Taxonomic update for two taxa from Venezuela

Actinostemon caribaeus Griseb. in Abh. Königl. Ges. Wiss. Göttingen 7: 168. 1857 ≡ Actinostemon concolor var. caribaeus (Griseb.) Müll. Arg. in Candolle, Prodr. 15(2): 1193. 1866. — Holotype: Guadeloupe, fr., s. dat., E. P. Duchaising s.n. (GOET 006426 image!).

= Gymnanthes apiculata Badillo in Ernstia 26: 17. 1984. — Holotype: Venezuela, Aragua, Cata-Cuyagua, 300–400 m, fl., 25 Jan 1972, V. M. Badillo 4817 (MY image!), syn. nov.

The name Gymnanthes apiculata was validly published by Badillo in a checklist (Badillo & al. 1984), but has been widely overlooked. It was not included in the World Checklist of Euphorbiaceae (Govaerts & al. 2000) and, at the time of writing this manuscript, it is still missing in IPNI ( http://www.ipni.org). The genera Actinostemon Mart. ex Klotzsch and Gymnanthes are similar, differing, among other features, in the floral buds (individual cymules covered and protected by the bracts in Gymnanthes, versus the whole inflorescence covered and protected by large bud scales in Actinostemon with the bracts reduced) and some leaf characters (leaves mostly serrate with marginal glands in Gymnanthes, versus leaves entire with laminar glands in Actinostemon). Mature inflorescences and fruits are indeed very similar and can be confused easily. Badillo did not include Actinostemon in his checklist and probably did not study authentic material of the genus, so he might have confused the genera. Actinostemon caribaeus is known from N Venezuela (Jablonski 1969), and G. apiculata fits well into the known distribution area of the species.

Gymnanthes hypoleuca Benth. in Hooker's J. Bot. Kew Gard. Misc. 6: 325. 1854 ≡ Sebastiania hypoleuca (Benth.) Müll. Arg. in Candolle, Prodr. 15(2): 1184. 1866 ≡ Ateramnus hypoleucus (Benth.) Rothm. in Feddes Repert. Spec. Nov. Regni Veg. 53: 5. 1944. — Lectotype (designated here): Venezuela, Amazonas, Río Negro above Sao Joaquim, prope San Carlos, Mar 1853, R. Spruce 2806 (K 000253578!; isolectotypes: BM!, BR!, E!, G-DC!, GH!, GOET!, K!, LD image!, NY!, OXF!, P!, RB image!, TCD!, W!). Remaining syntype: Brazil, Amazonas, ad ripas fl. Uaupés, Jan 1853, R. Spruce 2806 (K!).

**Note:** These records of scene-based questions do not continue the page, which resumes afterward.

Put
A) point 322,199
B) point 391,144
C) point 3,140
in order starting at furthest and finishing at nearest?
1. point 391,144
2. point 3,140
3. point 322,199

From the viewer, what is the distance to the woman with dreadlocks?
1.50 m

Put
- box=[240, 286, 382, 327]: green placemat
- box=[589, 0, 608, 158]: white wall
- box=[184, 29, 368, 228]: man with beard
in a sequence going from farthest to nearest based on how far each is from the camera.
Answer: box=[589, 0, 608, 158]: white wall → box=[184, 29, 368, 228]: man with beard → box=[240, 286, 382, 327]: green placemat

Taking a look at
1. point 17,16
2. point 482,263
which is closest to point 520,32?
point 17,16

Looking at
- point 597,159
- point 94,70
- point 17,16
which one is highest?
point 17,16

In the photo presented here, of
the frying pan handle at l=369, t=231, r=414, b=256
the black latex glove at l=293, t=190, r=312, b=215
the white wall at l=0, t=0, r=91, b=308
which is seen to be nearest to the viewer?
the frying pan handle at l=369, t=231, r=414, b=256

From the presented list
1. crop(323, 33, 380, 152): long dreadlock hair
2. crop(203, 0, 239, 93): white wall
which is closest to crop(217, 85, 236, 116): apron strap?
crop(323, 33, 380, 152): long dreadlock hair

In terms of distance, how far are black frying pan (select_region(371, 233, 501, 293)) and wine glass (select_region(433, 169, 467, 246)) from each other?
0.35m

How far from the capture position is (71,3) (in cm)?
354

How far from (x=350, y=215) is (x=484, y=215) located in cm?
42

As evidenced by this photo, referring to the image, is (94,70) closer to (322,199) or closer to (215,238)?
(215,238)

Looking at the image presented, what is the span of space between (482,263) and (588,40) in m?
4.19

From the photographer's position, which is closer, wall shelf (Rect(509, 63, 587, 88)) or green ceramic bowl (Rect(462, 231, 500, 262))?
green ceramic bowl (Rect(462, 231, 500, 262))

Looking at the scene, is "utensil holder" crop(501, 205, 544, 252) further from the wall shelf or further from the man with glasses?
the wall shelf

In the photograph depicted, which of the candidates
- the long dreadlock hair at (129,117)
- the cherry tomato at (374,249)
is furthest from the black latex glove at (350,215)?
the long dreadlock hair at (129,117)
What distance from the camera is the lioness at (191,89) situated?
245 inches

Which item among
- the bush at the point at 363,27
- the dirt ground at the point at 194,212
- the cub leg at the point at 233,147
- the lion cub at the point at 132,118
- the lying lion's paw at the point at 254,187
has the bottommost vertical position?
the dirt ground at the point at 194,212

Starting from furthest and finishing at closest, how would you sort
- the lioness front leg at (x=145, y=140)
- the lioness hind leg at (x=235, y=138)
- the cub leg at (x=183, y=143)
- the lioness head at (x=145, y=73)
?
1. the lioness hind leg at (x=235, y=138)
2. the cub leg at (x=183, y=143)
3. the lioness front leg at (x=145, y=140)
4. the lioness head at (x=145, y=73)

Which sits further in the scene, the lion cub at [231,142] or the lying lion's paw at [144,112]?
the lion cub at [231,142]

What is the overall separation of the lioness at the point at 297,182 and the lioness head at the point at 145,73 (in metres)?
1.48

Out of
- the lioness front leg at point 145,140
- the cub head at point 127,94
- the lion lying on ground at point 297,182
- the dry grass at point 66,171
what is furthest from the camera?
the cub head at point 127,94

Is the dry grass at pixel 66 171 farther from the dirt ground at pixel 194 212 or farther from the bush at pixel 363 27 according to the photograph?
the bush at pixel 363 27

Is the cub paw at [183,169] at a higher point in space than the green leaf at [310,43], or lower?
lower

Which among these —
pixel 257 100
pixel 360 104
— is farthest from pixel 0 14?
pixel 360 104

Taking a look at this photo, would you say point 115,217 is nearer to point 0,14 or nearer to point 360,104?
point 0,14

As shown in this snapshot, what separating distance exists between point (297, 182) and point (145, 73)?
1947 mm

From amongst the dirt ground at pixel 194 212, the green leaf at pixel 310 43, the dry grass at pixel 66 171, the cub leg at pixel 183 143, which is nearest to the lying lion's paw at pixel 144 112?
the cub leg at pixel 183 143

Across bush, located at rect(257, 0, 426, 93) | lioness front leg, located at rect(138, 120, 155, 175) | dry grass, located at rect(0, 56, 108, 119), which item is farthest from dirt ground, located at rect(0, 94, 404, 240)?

— “Actinostemon ayangannae” Jablonski, in sched., nom. nud. — Voucher: Guyana, Mt Ayanganna, NE side, 750–900 m, fl., 17 Aug 1960, S. S. Tillett, C. L. Tillett & R. Boyan 45668 (COL!, F, GH!, K!, P!, S!, U!, W!).

There is a some confusion about the types of Gymnanthes hypoleuca in the literature. Bentham (1854) cited two collections from different localities, but he did not mention collecting numbers. Both syntype collections are in fact numbered 2806. Spruce 3780 (sometimes considered a syntype, as seen in several herbaria and by Gillespie 1993) was collected only after the description of the species (Brazil, Amazonas, insula secus ostia fl. Marauiá, Dec 1854) and cannot therefore be a type for the name, but is instead the type gathering of G. hypoleuca var. angustifolia Müll. Arg. The lectotype designated here was chosen because it has the larger number of duplicates, and this particular sheet bears an original Spruce label more detailed than those of the duplicates.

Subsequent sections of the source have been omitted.